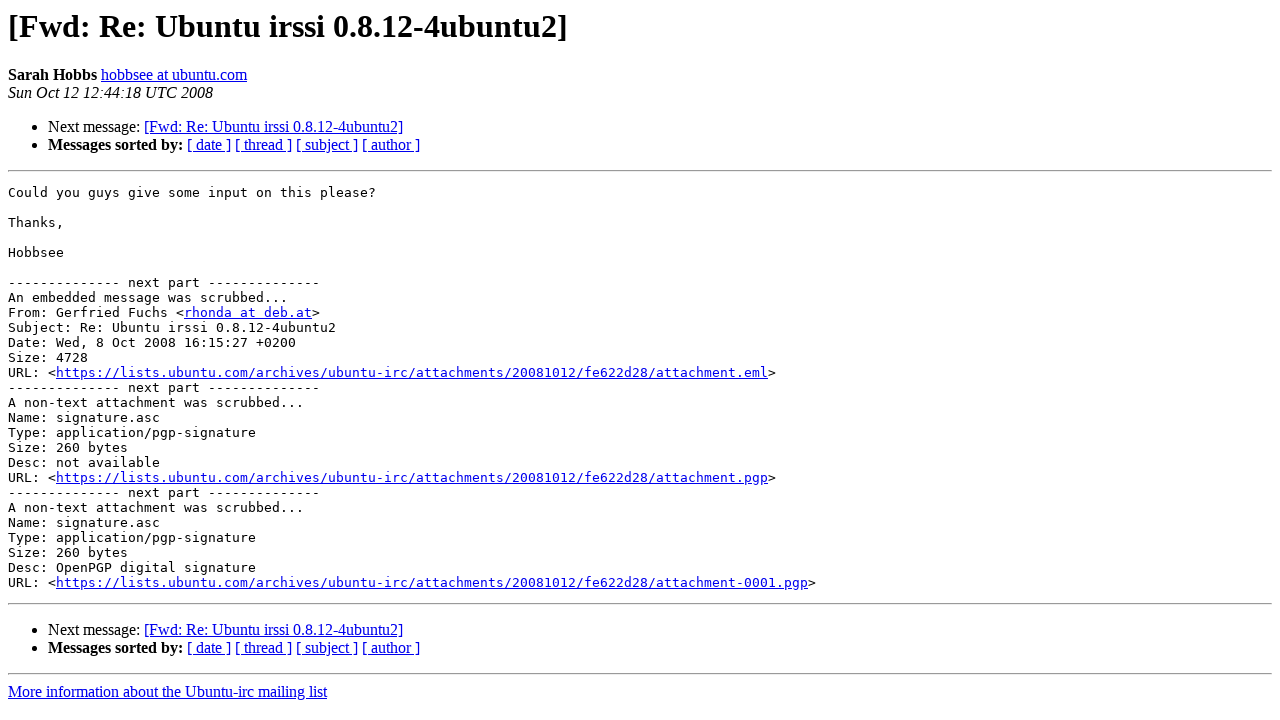

--- FILE ---
content_type: text/html
request_url: https://lists.ubuntu.com/archives/ubuntu-irc/2008-October/000547.html
body_size: 1132
content:
<!DOCTYPE HTML PUBLIC "-//W3C//DTD HTML 4.01 Transitional//EN">
<HTML>
 <HEAD>
   <TITLE> [Fwd: Re: Ubuntu irssi 0.8.12-4ubuntu2]
   </TITLE>
   <LINK REL="Index" HREF="index.html" >
   <LINK REL="made" HREF="mailto:ubuntu-irc%40lists.ubuntu.com?Subject=Re%3A%20%5BFwd%3A%20Re%3A%20Ubuntu%20irssi%200.8.12-4ubuntu2%5D&In-Reply-To=%3C48F1F122.6070607%40ubuntu.com%3E">
   <META NAME="robots" CONTENT="index,nofollow">
   <style type="text/css">
       pre {
           white-space: pre-wrap;       /* css-2.1, curent FF, Opera, Safari */
           }
   </style>
   <META http-equiv="Content-Type" content="text/html; charset=us-ascii">
   
   <LINK REL="Next"  HREF="000548.html">
 </HEAD>
 <BODY BGCOLOR="#ffffff">
   <H1>[Fwd: Re: Ubuntu irssi 0.8.12-4ubuntu2]</H1>
    <B>Sarah Hobbs</B> 
    <A HREF="mailto:ubuntu-irc%40lists.ubuntu.com?Subject=Re%3A%20%5BFwd%3A%20Re%3A%20Ubuntu%20irssi%200.8.12-4ubuntu2%5D&In-Reply-To=%3C48F1F122.6070607%40ubuntu.com%3E"
       TITLE="[Fwd: Re: Ubuntu irssi 0.8.12-4ubuntu2]">hobbsee at ubuntu.com
       </A><BR>
    <I>Sun Oct 12 12:44:18 UTC 2008</I>
    <P><UL>
        
        <LI>Next message: <A HREF="000548.html">[Fwd: Re: Ubuntu irssi 0.8.12-4ubuntu2]
</A></li>
         <LI> <B>Messages sorted by:</B> 
              <a href="date.html#547">[ date ]</a>
              <a href="thread.html#547">[ thread ]</a>
              <a href="subject.html#547">[ subject ]</a>
              <a href="author.html#547">[ author ]</a>
         </LI>
       </UL>
    <HR>  
<!--beginarticle-->
<PRE>Could you guys give some input on this please?

Thanks,

Hobbsee

-------------- next part --------------
An embedded message was scrubbed...
From: Gerfried Fuchs &lt;<A HREF="https://lists.ubuntu.com/mailman/listinfo/ubuntu-irc">rhonda at deb.at</A>&gt;
Subject: Re: Ubuntu irssi 0.8.12-4ubuntu2
Date: Wed, 8 Oct 2008 16:15:27 +0200
Size: 4728
URL: &lt;<A HREF="https://lists.ubuntu.com/archives/ubuntu-irc/attachments/20081012/fe622d28/attachment.eml">https://lists.ubuntu.com/archives/ubuntu-irc/attachments/20081012/fe622d28/attachment.eml</A>&gt;
-------------- next part --------------
A non-text attachment was scrubbed...
Name: signature.asc
Type: application/pgp-signature
Size: 260 bytes
Desc: not available
URL: &lt;<A HREF="https://lists.ubuntu.com/archives/ubuntu-irc/attachments/20081012/fe622d28/attachment.pgp">https://lists.ubuntu.com/archives/ubuntu-irc/attachments/20081012/fe622d28/attachment.pgp</A>&gt;
-------------- next part --------------
A non-text attachment was scrubbed...
Name: signature.asc
Type: application/pgp-signature
Size: 260 bytes
Desc: OpenPGP digital signature
URL: &lt;<A HREF="https://lists.ubuntu.com/archives/ubuntu-irc/attachments/20081012/fe622d28/attachment-0001.pgp">https://lists.ubuntu.com/archives/ubuntu-irc/attachments/20081012/fe622d28/attachment-0001.pgp</A>&gt;
</PRE>

<!--endarticle-->
    <HR>
    <P><UL>
        <!--threads-->
	
	<LI>Next message: <A HREF="000548.html">[Fwd: Re: Ubuntu irssi 0.8.12-4ubuntu2]
</A></li>
         <LI> <B>Messages sorted by:</B> 
              <a href="date.html#547">[ date ]</a>
              <a href="thread.html#547">[ thread ]</a>
              <a href="subject.html#547">[ subject ]</a>
              <a href="author.html#547">[ author ]</a>
         </LI>
       </UL>

<hr>
<a href="https://lists.ubuntu.com/mailman/listinfo/ubuntu-irc">More information about the Ubuntu-irc
mailing list</a><br>
</body></html>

:::::

> _TASK STATEMENT_
Reproduce all of the data exactly, omitting each picture it holds.

> _WRITTEN ANSWER_
--- FILE ---
content_type: text/html
request_url: https://lists.ubuntu.com/archives/ubuntu-irc/2008-October/000547.html
body_size: 1132
content:
<!DOCTYPE HTML PUBLIC "-//W3C//DTD HTML 4.01 Transitional//EN">
<HTML>
 <HEAD>
   <TITLE> [Fwd: Re: Ubuntu irssi 0.8.12-4ubuntu2]
   </TITLE>
   <LINK REL="Index" HREF="index.html" >
   <LINK REL="made" HREF="mailto:ubuntu-irc%40lists.ubuntu.com?Subject=Re%3A%20%5BFwd%3A%20Re%3A%20Ubuntu%20irssi%200.8.12-4ubuntu2%5D&In-Reply-To=%3C48F1F122.6070607%40ubuntu.com%3E">
   <META NAME="robots" CONTENT="index,nofollow">
   <style type="text/css">
       pre {
           white-space: pre-wrap;       /* css-2.1, curent FF, Opera, Safari */
           }
   </style>
   <META http-equiv="Content-Type" content="text/html; charset=us-ascii">
   
   <LINK REL="Next"  HREF="000548.html">
 </HEAD>
 <BODY BGCOLOR="#ffffff">
   <H1>[Fwd: Re: Ubuntu irssi 0.8.12-4ubuntu2]</H1>
    <B>Sarah Hobbs</B> 
    <A HREF="mailto:ubuntu-irc%40lists.ubuntu.com?Subject=Re%3A%20%5BFwd%3A%20Re%3A%20Ubuntu%20irssi%200.8.12-4ubuntu2%5D&In-Reply-To=%3C48F1F122.6070607%40ubuntu.com%3E"
       TITLE="[Fwd: Re: Ubuntu irssi 0.8.12-4ubuntu2]">hobbsee at ubuntu.com
       </A><BR>
    <I>Sun Oct 12 12:44:18 UTC 2008</I>
    <P><UL>
        
        <LI>Next message: <A HREF="000548.html">[Fwd: Re: Ubuntu irssi 0.8.12-4ubuntu2]
</A></li>
         <LI> <B>Messages sorted by:</B> 
              <a href="date.html#547">[ date ]</a>
              <a href="thread.html#547">[ thread ]</a>
              <a href="subject.html#547">[ subject ]</a>
              <a href="author.html#547">[ author ]</a>
         </LI>
       </UL>
    <HR>  
<!--beginarticle-->
<PRE>Could you guys give some input on this please?

Thanks,

Hobbsee

-------------- next part --------------
An embedded message was scrubbed...
From: Gerfried Fuchs &lt;<A HREF="https://lists.ubuntu.com/mailman/listinfo/ubuntu-irc">rhonda at deb.at</A>&gt;
Subject: Re: Ubuntu irssi 0.8.12-4ubuntu2
Date: Wed, 8 Oct 2008 16:15:27 +0200
Size: 4728
URL: &lt;<A HREF="https://lists.ubuntu.com/archives/ubuntu-irc/attachments/20081012/fe622d28/attachment.eml">https://lists.ubuntu.com/archives/ubuntu-irc/attachments/20081012/fe622d28/attachment.eml</A>&gt;
-------------- next part --------------
A non-text attachment was scrubbed...
Name: signature.asc
Type: application/pgp-signature
Size: 260 bytes
Desc: not available
URL: &lt;<A HREF="https://lists.ubuntu.com/archives/ubuntu-irc/attachments/20081012/fe622d28/attachment.pgp">https://lists.ubuntu.com/archives/ubuntu-irc/attachments/20081012/fe622d28/attachment.pgp</A>&gt;
-------------- next part --------------
A non-text attachment was scrubbed...
Name: signature.asc
Type: application/pgp-signature
Size: 260 bytes
Desc: OpenPGP digital signature
URL: &lt;<A HREF="https://lists.ubuntu.com/archives/ubuntu-irc/attachments/20081012/fe622d28/attachment-0001.pgp">https://lists.ubuntu.com/archives/ubuntu-irc/attachments/20081012/fe622d28/attachment-0001.pgp</A>&gt;
</PRE>

<!--endarticle-->
    <HR>
    <P><UL>
        <!--threads-->
	
	<LI>Next message: <A HREF="000548.html">[Fwd: Re: Ubuntu irssi 0.8.12-4ubuntu2]
</A></li>
         <LI> <B>Messages sorted by:</B> 
              <a href="date.html#547">[ date ]</a>
              <a href="thread.html#547">[ thread ]</a>
              <a href="subject.html#547">[ subject ]</a>
              <a href="author.html#547">[ author ]</a>
         </LI>
       </UL>

<hr>
<a href="https://lists.ubuntu.com/mailman/listinfo/ubuntu-irc">More information about the Ubuntu-irc
mailing list</a><br>
</body></html>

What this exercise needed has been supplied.